Tasks to perform:
- 1) From the mock Prolog examples, return the stretch from "((father-of jacob isaac))" through "((mother-of isaac sarah))" verbatim.
- 2) In the mock Prolog examples, which symbols are assigned to *known-variables*?
- 3) Continue the mock Prolog examples from the point where the text stops.

Selected excerpt:
__________________________________________________

More "mock Prolog" examples

(setq *known-variables*
  '(x c p) )




;; your basic Aristotlian syllogism
(setq *database*
      '(((mortal x) (man x))
        ((man socrates))))

? (query '((mortal x)))
solution: X=SOCRATES; 
NIL
? 










(setq *database*
      '(
        ;; some kinship relations
        ((father-of isaac abraham))
        ((father-of ishmail abraham))
        ((father-of shuah abraham))
        ((father-of jacob isaac))
        ((father-of esau isaac))
        ((father-of reuben jacob))
        ((father-of dinah jacob))
        ((father-of dan jacob))
        ((father-of asher jacob))
        ((father-of joseph jacob))
        ((mother-of isaac sarah))
        ((mother-of ishmail hagar))
        ((mother-of shuah ketura))
        ((mother-of jacob rebeccah))
        ((mother-of esau rebeccah))
        ((mother-of reuben leah))
        ((mother-of dinah leah))
        ((mother-of dan bilhah))
        ((mother-of asher zilpah))
        ((mother-of joseph rachel))
        ((parent-of c p) (mother-of c p))
        ((parent-of c p) (father-of c p))))

? (query '((mother-of isaac x)))
solution: X=SARAH; 
NIL
? (query '((mother-of x rebeccah)))

__________________________________________________

Supplied material:
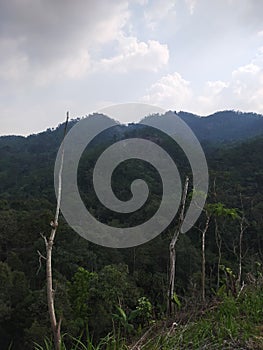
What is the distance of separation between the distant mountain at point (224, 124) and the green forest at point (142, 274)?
92.0 ft

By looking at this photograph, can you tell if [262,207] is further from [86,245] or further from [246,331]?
[246,331]

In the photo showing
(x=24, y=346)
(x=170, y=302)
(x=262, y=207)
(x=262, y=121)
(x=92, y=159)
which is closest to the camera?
(x=170, y=302)

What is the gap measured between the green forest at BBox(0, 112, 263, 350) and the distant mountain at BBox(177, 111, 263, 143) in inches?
1104

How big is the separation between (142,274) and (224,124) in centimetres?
5272

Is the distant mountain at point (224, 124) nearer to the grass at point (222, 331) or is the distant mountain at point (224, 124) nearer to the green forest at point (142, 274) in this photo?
the green forest at point (142, 274)

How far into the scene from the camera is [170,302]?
91.6 inches

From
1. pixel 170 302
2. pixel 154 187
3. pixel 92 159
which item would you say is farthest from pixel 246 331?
pixel 92 159

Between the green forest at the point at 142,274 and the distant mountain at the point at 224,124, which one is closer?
the green forest at the point at 142,274

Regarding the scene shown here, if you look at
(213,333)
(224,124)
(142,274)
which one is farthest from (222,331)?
(224,124)

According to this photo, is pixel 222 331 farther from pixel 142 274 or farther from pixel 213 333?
pixel 142 274

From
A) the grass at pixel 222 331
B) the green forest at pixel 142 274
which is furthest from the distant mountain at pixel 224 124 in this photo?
the grass at pixel 222 331

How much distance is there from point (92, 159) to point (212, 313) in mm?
29380

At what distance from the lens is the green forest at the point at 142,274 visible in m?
1.78

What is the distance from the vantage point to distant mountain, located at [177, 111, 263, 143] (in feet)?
183
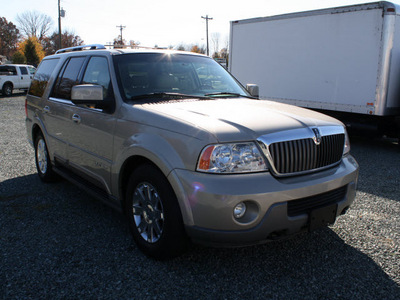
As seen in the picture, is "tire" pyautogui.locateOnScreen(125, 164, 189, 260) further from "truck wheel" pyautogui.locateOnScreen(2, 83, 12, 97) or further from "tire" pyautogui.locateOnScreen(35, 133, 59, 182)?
"truck wheel" pyautogui.locateOnScreen(2, 83, 12, 97)

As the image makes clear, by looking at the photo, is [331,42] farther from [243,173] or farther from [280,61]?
[243,173]

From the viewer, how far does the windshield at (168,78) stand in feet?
11.9

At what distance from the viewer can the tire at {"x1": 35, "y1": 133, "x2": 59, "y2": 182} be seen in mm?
5246

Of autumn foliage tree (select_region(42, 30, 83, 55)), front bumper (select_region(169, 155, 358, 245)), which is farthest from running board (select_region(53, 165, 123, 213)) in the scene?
autumn foliage tree (select_region(42, 30, 83, 55))

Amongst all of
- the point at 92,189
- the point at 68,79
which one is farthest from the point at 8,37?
the point at 92,189

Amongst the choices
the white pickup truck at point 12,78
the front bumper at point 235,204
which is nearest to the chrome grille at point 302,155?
the front bumper at point 235,204

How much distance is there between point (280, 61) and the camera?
10.1m

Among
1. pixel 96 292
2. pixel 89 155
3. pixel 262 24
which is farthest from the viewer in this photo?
pixel 262 24

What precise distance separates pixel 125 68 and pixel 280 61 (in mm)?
7241

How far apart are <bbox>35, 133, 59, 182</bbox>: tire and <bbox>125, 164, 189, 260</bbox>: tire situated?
239 cm

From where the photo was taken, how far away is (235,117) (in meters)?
3.00

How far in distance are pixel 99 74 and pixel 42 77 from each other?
1979 mm

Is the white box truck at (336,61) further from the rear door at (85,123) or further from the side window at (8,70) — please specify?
the side window at (8,70)

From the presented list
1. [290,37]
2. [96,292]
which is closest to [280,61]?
[290,37]
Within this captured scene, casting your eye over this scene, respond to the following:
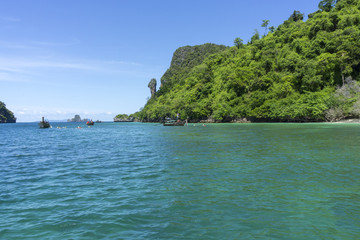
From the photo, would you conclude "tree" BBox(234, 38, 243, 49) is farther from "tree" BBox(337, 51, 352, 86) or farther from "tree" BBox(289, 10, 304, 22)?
"tree" BBox(337, 51, 352, 86)

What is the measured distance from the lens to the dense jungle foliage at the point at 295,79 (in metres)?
82.4

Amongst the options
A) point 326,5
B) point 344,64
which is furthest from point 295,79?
point 326,5

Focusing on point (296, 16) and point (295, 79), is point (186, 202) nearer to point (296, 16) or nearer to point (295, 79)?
point (295, 79)

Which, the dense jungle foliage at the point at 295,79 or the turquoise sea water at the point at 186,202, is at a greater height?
the dense jungle foliage at the point at 295,79

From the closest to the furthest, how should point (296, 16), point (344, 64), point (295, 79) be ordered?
point (344, 64) < point (295, 79) < point (296, 16)

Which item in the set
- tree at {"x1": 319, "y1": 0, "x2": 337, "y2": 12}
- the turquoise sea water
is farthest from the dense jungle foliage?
the turquoise sea water

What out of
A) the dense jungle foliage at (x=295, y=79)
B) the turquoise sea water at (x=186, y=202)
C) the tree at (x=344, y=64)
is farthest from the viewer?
the tree at (x=344, y=64)

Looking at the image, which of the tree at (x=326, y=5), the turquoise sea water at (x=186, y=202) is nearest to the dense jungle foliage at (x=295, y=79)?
the tree at (x=326, y=5)

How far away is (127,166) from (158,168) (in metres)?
2.59

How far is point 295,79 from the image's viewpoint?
10088 centimetres

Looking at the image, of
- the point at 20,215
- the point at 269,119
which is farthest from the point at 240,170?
the point at 269,119

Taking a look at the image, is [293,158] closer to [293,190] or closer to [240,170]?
[240,170]

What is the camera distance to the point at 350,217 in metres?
7.14

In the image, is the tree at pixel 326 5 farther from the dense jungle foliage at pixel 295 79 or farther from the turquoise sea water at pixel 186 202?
the turquoise sea water at pixel 186 202
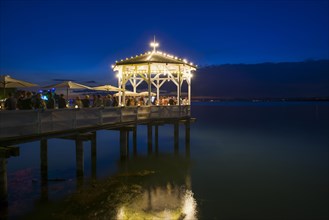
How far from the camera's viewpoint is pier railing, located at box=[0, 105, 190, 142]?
11.9 meters

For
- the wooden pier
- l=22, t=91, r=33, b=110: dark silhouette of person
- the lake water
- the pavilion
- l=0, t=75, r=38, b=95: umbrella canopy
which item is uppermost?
the pavilion

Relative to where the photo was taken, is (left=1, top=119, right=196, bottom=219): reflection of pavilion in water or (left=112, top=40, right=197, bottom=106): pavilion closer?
(left=1, top=119, right=196, bottom=219): reflection of pavilion in water

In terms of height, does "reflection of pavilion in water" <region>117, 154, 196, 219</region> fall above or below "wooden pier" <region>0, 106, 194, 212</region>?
below

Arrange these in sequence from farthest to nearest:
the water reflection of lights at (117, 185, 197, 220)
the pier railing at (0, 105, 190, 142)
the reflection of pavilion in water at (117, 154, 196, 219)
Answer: the reflection of pavilion in water at (117, 154, 196, 219), the water reflection of lights at (117, 185, 197, 220), the pier railing at (0, 105, 190, 142)

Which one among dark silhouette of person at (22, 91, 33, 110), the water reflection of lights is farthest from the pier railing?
the water reflection of lights

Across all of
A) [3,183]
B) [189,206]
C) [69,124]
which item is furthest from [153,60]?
[3,183]

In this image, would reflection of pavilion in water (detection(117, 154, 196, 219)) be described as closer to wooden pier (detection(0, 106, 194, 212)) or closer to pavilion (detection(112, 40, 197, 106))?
wooden pier (detection(0, 106, 194, 212))

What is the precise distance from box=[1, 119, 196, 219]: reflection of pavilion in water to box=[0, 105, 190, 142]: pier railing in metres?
1.01

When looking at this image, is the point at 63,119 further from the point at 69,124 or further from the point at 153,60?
the point at 153,60

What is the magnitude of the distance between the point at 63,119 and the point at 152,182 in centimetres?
606

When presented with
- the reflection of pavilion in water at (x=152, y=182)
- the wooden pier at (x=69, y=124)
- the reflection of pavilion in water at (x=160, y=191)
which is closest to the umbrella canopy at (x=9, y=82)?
the wooden pier at (x=69, y=124)

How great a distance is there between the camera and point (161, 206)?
Result: 1379 centimetres

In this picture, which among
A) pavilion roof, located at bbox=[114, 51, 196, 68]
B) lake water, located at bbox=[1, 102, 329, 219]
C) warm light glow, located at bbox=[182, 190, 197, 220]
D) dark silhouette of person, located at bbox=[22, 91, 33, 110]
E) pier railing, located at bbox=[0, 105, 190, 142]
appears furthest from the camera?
pavilion roof, located at bbox=[114, 51, 196, 68]

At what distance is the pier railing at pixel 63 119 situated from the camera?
1190 centimetres
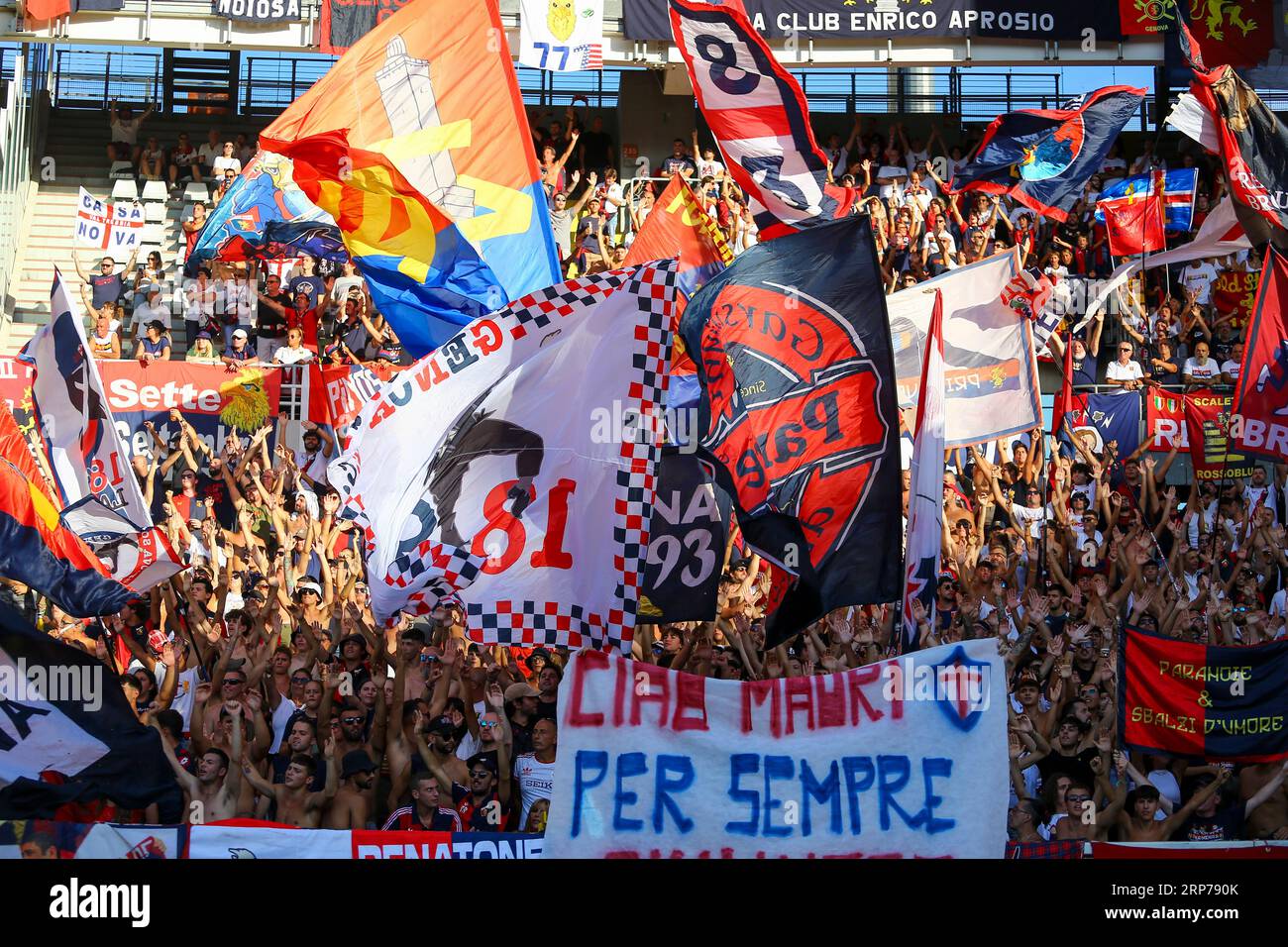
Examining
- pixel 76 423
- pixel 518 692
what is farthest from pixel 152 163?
pixel 518 692

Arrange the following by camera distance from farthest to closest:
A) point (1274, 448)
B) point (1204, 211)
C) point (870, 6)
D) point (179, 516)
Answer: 1. point (870, 6)
2. point (1204, 211)
3. point (179, 516)
4. point (1274, 448)

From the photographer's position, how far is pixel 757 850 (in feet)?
26.1

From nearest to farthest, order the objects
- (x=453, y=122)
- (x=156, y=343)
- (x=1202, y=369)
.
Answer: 1. (x=453, y=122)
2. (x=156, y=343)
3. (x=1202, y=369)

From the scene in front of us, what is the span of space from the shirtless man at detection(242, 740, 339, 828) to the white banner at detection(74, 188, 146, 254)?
12.4 meters

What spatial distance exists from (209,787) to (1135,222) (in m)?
12.8

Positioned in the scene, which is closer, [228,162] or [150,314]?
[150,314]

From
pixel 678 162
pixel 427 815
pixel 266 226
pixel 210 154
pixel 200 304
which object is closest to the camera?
pixel 427 815

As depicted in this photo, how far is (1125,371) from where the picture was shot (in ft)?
59.5

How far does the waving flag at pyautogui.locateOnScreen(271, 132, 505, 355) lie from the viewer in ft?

__________________________________________________

Exercise results:
- 1)
((father-of jacob isaac))
        ((father-of esau isaac))
        ((father-of reuben jacob))
        ((father-of dinah jacob))
        ((father-of dan jacob))
        ((father-of asher jacob))
        ((father-of joseph jacob))
        ((mother-of isaac sarah))

- 2) x, c, and p

- 3)
solution: X=JACOB; 
solution: X=ESAU; 
NIL
? (query '((parent-of isaac x)))
solution: X=SARAH; 
solution: X=ABRAHAM; 
NIL
? 

;; a rule with a multiple-clause condition
(push '((grandparent-of c x)
        (parent-of c p)
        (parent-of p x))
      *database*)

? (query '((grandparent-of x abraham)))
solution: X=JACOB; 
solution: X=ESAU; 
NIL
? (query '((grandparent-of esau x)))
solution: X=SARAH; 
solution: X=ABRAHAM; 
NIL
? 

;; a recursive rule
(push '((ancestor c p)
        (parent-of c p))
      *database*)

(push '((ancestor c x)
        (parent-of c p)
        (ancestor p x))
      *database*)

? (query '((ancestor x sarah)))
solution: X=JACOB; 
solution: X=ESAU; 
solution: X=REUBEN; 
solution: X=DINAH; 
solution: X=DAN; 
solution: X=ASHER; 
solution: X=JOSEPH; 
solution: X=ISAAC; 
NIL
?